A Year Later, Fight Against ISIS Has Failed To Degrade The Terrorist Group’s Influence
After a year of bombing targets in Syria and Iraq, the US policy to “degrade and ultimately destroy” the Islamic State, the size of the terror group remains largely unchanged, intelligence sources tell Fox News.
ISIS is estimated to have between 20,000 and 25,000 fighters based on the new intelligence estimate, while a year ago, it was estimated to have between 19,000 and 31,000 fighters.
The intelligence report suggests there is some weakening in Iraq, where 40 percent of ISIS-controlled territory has been retaken, but only 5 percent of ISIS-controlled territory in Syria has been retaken.
However, the terror group has adapted to the increased attacks on its positions in those countries by making advances in Libya and some are pressing the Obama administration to establish an offensive there.
ISIS has taken advantage of political chaos in Libya to expand its grip on territory around the town of Sirte and the Mediterranean coast. US estimates of its forces in Libya now range between 3,000 and 6,000, about double what they were in previous years.
That estimate does not take into account the progress ISIS forces have made in recent days in their effort to retake the Syrian town of Aleppo.
“Follow ISIS and you will see the huge momentum that the group has harnessed across the globe. The government’s first step in fighting ISIS must be to stop dismissively characterizing the jihadists as a mere gang of guys in pickup trucks.
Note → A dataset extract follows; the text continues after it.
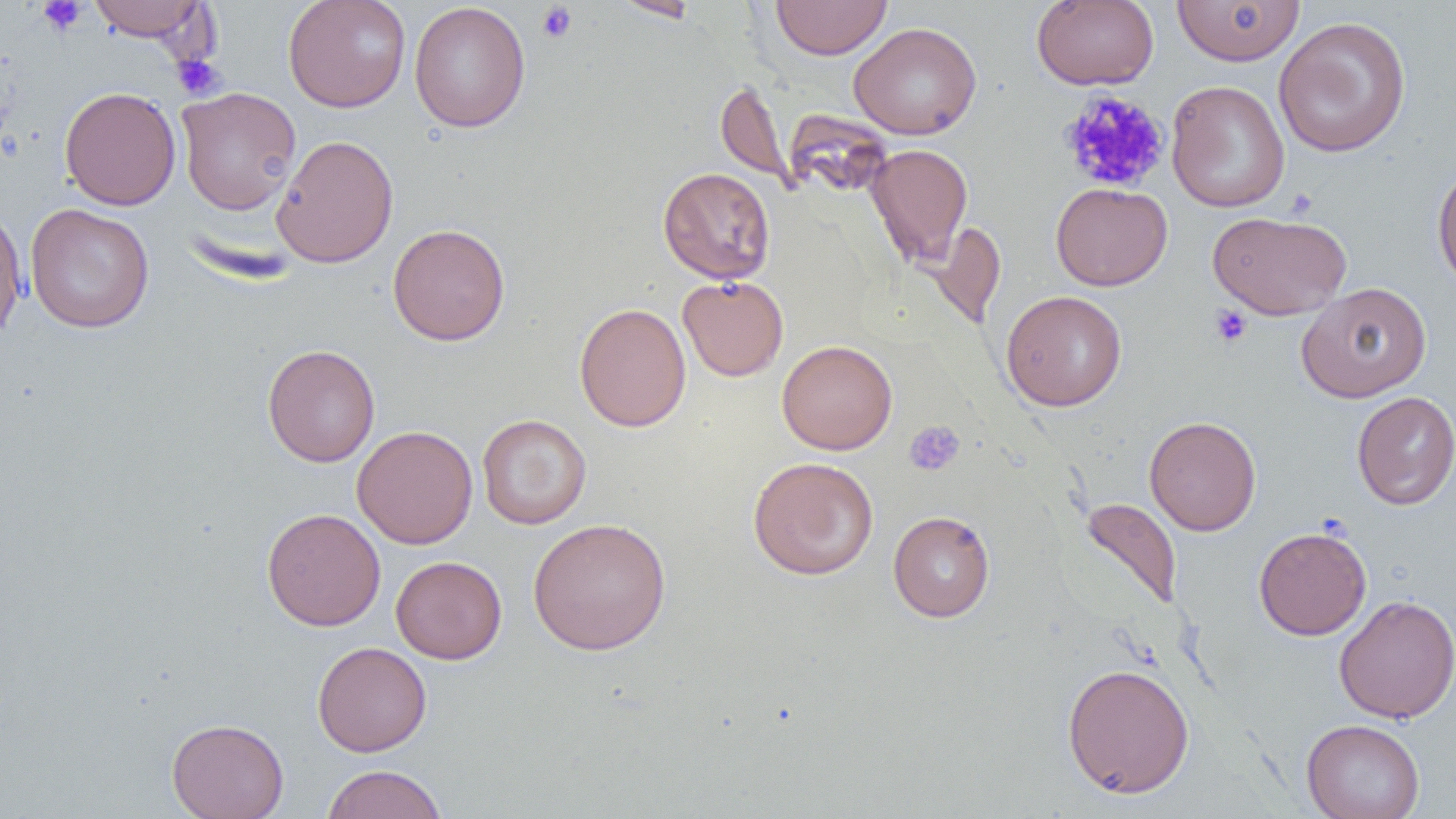
Approximate bounding boxes as named x1/y1/x2/y2 corners in pixels. Uninfected red blood cell locations: (x1=88, y1=0, x2=210, y2=42), (x1=283, y1=0, x2=411, y2=112), (x1=612, y1=0, x2=701, y2=22), (x1=771, y1=0, x2=891, y2=59), (x1=1032, y1=0, x2=1159, y2=90), (x1=1172, y1=1, x2=1305, y2=66), (x1=409, y1=2, x2=530, y2=133), (x1=1273, y1=16, x2=1412, y2=158), (x1=849, y1=21, x2=982, y2=140), (x1=1166, y1=80, x2=1289, y2=213), (x1=715, y1=81, x2=791, y2=189), (x1=59, y1=86, x2=181, y2=210), (x1=176, y1=87, x2=302, y2=216), (x1=272, y1=134, x2=398, y2=268), (x1=865, y1=143, x2=973, y2=267), (x1=1432, y1=164, x2=1456, y2=292), (x1=658, y1=167, x2=776, y2=285), (x1=1051, y1=182, x2=1172, y2=291), (x1=25, y1=203, x2=154, y2=333), (x1=0, y1=204, x2=28, y2=341), (x1=1208, y1=211, x2=1352, y2=320), (x1=927, y1=221, x2=1006, y2=330), (x1=387, y1=223, x2=511, y2=345), (x1=677, y1=275, x2=789, y2=381), (x1=1296, y1=282, x2=1432, y2=402), (x1=1001, y1=290, x2=1127, y2=411), (x1=574, y1=302, x2=691, y2=433), (x1=776, y1=339, x2=897, y2=455), (x1=262, y1=344, x2=381, y2=467), (x1=1351, y1=391, x2=1456, y2=510), (x1=477, y1=414, x2=592, y2=529), (x1=1144, y1=415, x2=1261, y2=535), (x1=352, y1=425, x2=478, y2=549), (x1=748, y1=456, x2=879, y2=580), (x1=1079, y1=497, x2=1183, y2=611), (x1=262, y1=508, x2=386, y2=631), (x1=888, y1=510, x2=995, y2=622), (x1=527, y1=517, x2=671, y2=655), (x1=1253, y1=525, x2=1372, y2=640), (x1=391, y1=556, x2=507, y2=664), (x1=1334, y1=594, x2=1456, y2=724), (x1=312, y1=641, x2=432, y2=757), (x1=1062, y1=662, x2=1195, y2=799), (x1=167, y1=717, x2=289, y2=819), (x1=1301, y1=719, x2=1425, y2=819), (x1=321, y1=764, x2=447, y2=819). Platelet locations: (x1=37, y1=0, x2=88, y2=35), (x1=536, y1=3, x2=577, y2=44), (x1=172, y1=54, x2=225, y2=100), (x1=1059, y1=88, x2=1170, y2=194), (x1=1209, y1=304, x2=1253, y2=348), (x1=904, y1=420, x2=965, y2=476). Slide-level diagnosis: negative for blood parasites. 1000x magnification. Image is 1456×819 pixels. Light microscopy. One field of a larger specimen. Thin blood film.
It should be called what it is: a threat to global security,” Rita Katz, co-founder of the SITE Intelligence Group, tells The Washington Post’s David Ignatius.
Ignatius notes the allure of the terrorist group is proving to be potent in Indonesia and several other Asian nations with large Muslim populations.
In January, ISIS claimed credit for a terrorist attack in the Indonesian capital of Jakarta that killed seven and also issued a warning to government officials in Malaysia that it would strike if they attempted to mount a counteroffensive to the organization.